La spécialiste, qui a mené une étude sur les fonctions de capitale de la région de Berne pour l’association Région capitale Suisse, affirme qu’il existe des possibilités: «Berne a du potentiel pour se développer en tant que centre de prise de décisions. Elle réunit une forte concentration de cadres ainsi que le pouvoir législatif au même endroit, plus toutes les activités qui reposent sur sa fonction politique, comme les lobbyistes et les sociétés de relations publiques ou d’informatique qui travaillent pour l’administration».

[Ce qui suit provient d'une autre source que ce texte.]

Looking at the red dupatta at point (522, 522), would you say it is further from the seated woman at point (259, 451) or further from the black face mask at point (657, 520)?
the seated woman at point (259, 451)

Ainsi, l’étude suggère que la région travaille sur une image de centre créatif, innovant et dynamique, en précisant ce qu’elle a à offrir et quel rôle elle peut jouer.

Créer une niche

Daniel Müller-Jentsch considère qu’il faudrait se concentrer sur une stratégie de niche, comme Zurich qui s’est spécialisée dans la finance et les services, ou la région lémanique qui a encouragé des multinationales à venir installer leur siège social. «Berne n’a pas tout ça et doit donc travailler avec ce qu’elle a, qui n’est pas seulement l’administration fédérale mais aussi des activités à valeur ajoutée ainsi que des industries de service qui l’entourent. Je pense qu’il est important d’aller dans cette direction, mais ce serait aussi dangereux de ne compter que sur l’administration.»

Cependant, Heike Mayer relève que le fait de jouer un rôle différent des centres économiques importants peut être aussi un avantage, en ceci qu’il offre à la capitale une forme d’indépendance tout en étant facile d’accès.

Cette proximité pourrait être un autre argument de vente, estime Daniel Müller-Jentsch: «La Suisse est un vaste réseau urbain. Berne peut profiter d’un renversement de situation à Genève et Zurich, toutes deux victimes de leur succès, avec des problèmes structurels, comme le logement ou le transport».

Association fondée le 2 décembre 2010 par les cinq cantons de Berne, Fribourg, Neuchâtel, Soleure et du Valais ainsi que par plusieurs organisations régionales et presque toutes les principales villes et communes de ces cantons.

L’idée est de créer une zone de coopération, un réseau flexible avec ses membres et des «observateurs», soit des villes comme Neuchâtel ou Bulle et des régions comme l’Emmental.

Les partenaires conservent toutes leurs compétences et peuvent décider de participer au cas par cas.